Liam Payne, One Direction alum, Hugo Boss underwear model, and father to Bear Payne, has finally given the world his debut solo album, LP1. Most likely, the world will want to find any and every possible way to return this album to its sender.
LP1 clocks in at around 55 minutes over the course of 17 tracks. Not a single minute of this collection of subpar songs contributes anything new to the pop music landscape or reveals anything about Liam Payne (the person and the artist). If anything, LP1 feels like a half-baked attempt to position Liam as the Jason Derulo of the 2020s. The album is stacked to the brim with easily digestible pop confections that are heavily influenced 2010s R&B and hip-hop. Here’s the thing, though, to be the next Derulo, Liam has to sing these songs with an inimitable charisma and really convince the audience that these are songs that we should love. In his defense, the songs themselves have to actually be good to warrant any type of conviction in his vocal performance.
Liam’s campaign for this album started all the way back in 2017 with the release of his debut solo single, “Strip That Down (feat. Quavo).” It was the music world’s first taste of solo Liam, and the finger-snapping hip-hop/pop track was basic but still enjoyable. Ever since then, and this is not an exaggeration, it has all been downhill. Liam then followed up “Strip” with the most forgettable single from the Fifty Shades franchise, “For You (with Rita Ora)””; one of the worst J Balvin collaborations ever (“Familiar”); a lukewarm Zedd collaboration (“Get Low”); and a reductive mid tempo entitled “Bedroom Floor.” It really isn’t surprising that it took Liam and his team two years to launch this record. For one, none of the songs, the pre-released singles and the remaining album tracks, are strong enough or were successful enough to introduce a debut solo album. Furthermore, in the streaming world, letting songs build up hundred of millions of streams to fastrack their RIAA certifications upon release is now a tried and true strategy. They even added Liam’s original Christmas song, “All I Want (For Christmas),” to this non-holiday studio album.
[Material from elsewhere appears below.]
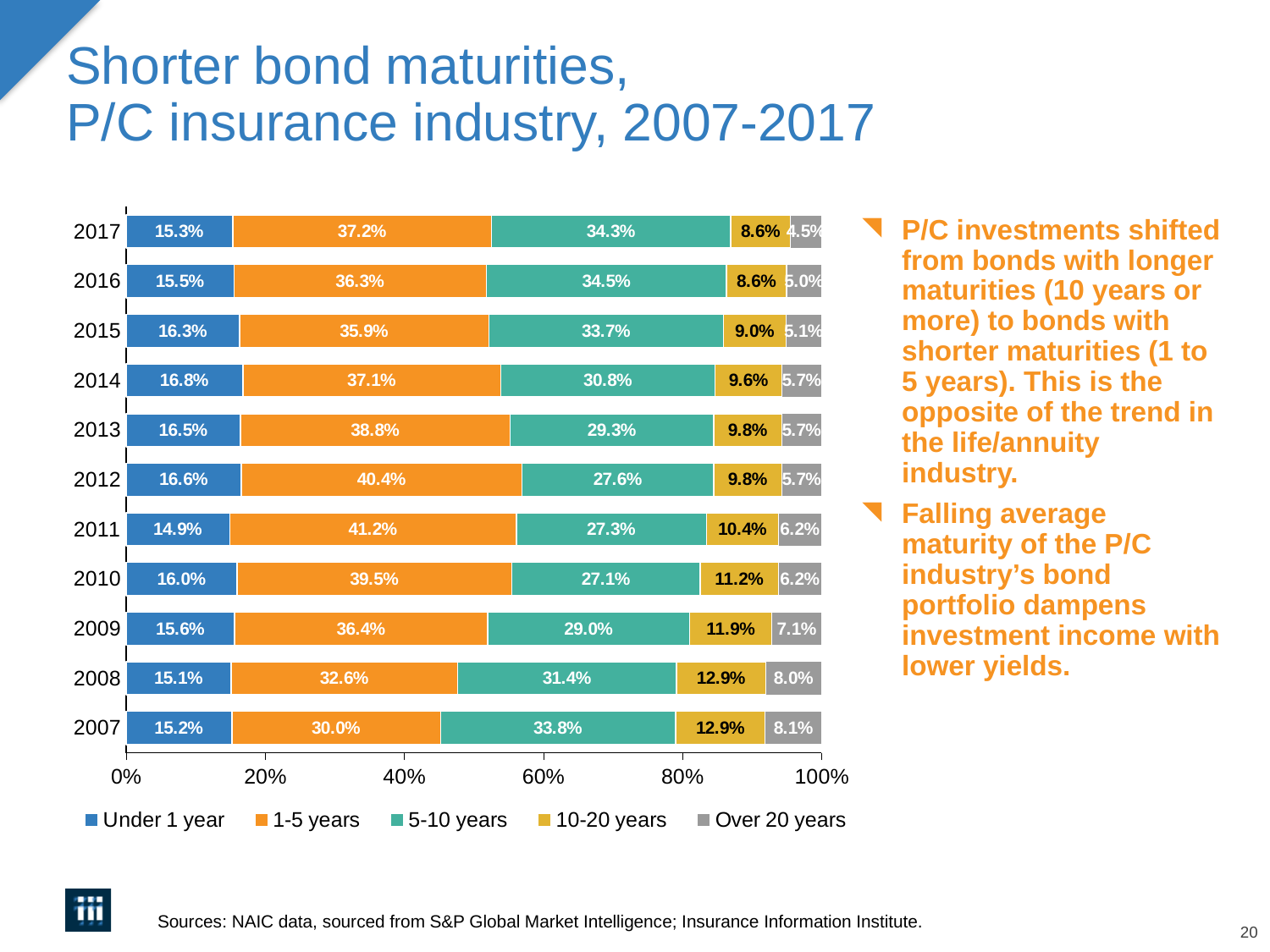
Did the 'Over 20 years' share rise or fall from 2007 to 2017? Fall In which year was the 'Over 20 years' share the lowest? 2017 Which maturity category is shown in orange in the legend? 1-5 years What was the 'Under 1 year' share in 2011? 14.9% What type of chart is shown on the slide? Stacked bar chart How many maturity categories does the legend list? 5 What share of P/C industry bonds had maturities of 1-5 years in 2017? 37.2% What was the 'Over 20 years' share in 2007? 8.1% In which year was the '1-5 years' share the highest? 2011 How many years are shown on the chart? 11 By how many percentage points did the '10-20 years' share fall from 2007 to 2017? 4.3 percentage points Which was larger in 2012: the '1-5 years' share or the '5-10 years' share? 1-5 years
All of the songs on LP1 are in the same vein: sex, money, and the search for love, but only when the sex and money start to get boring. Unsurprisingly, this all culminates in one of the most reductive and derivative albums in recent memory. None of the songs are good enough to justify the existence of this album. LP1 is less of a vehicle to showcase Liam’s artistry, and more of a way to convince the world that he is the sexiest bachelor to ever exist on Planet Earth. On “Hips Don’t Lie,” Liam tells a nameless girl not to “be giving [me] the eye/Unless you got what [I] need,” and on “Rude Hours” he sings “Yeah, might be a bad idea, I prob’ly do your ass in the car.” But, wait there’s more! “Both Ways,” a track that fetishizes a girl’s bisexuality, features the lyrics “My girl, she like it both ways/She like the way it all taste/Couple more, we’ll call it foreplay.” Maybe Liam really is the almighty irresistible lothario he so desperately wants us to believe he is. If that is the case, the songwriting has to be more unique and the music has to be more interesting to be even a little bit convincing. Look at The Weeknd’s bewitching blend of electronica, hip-hop, & R&B or Miguel’s tender yet intense songwriting. They brought something new to the table; Liam is just reheating and stripping the seasoning from their leftovers.
LP1 isn’t all bad. Liam’s ability to create an album so devoid of personality and finesse is truly impressive. On a serious note, the melody on “Heart Meet Break” is really catchy, the song should have been longer! Liam is also a formidable singer. He has a nice voice but constricts it with a surplus of Auto-Tune and boring song structures. That’s about it on the positive side for this album. It’s truly a shame, Liam was part of one of the biggest boy bands of all time, is a young father, and full of potential. Unfortunately, he chose to waste all this potential on a genuinely abhorrent mess of an album.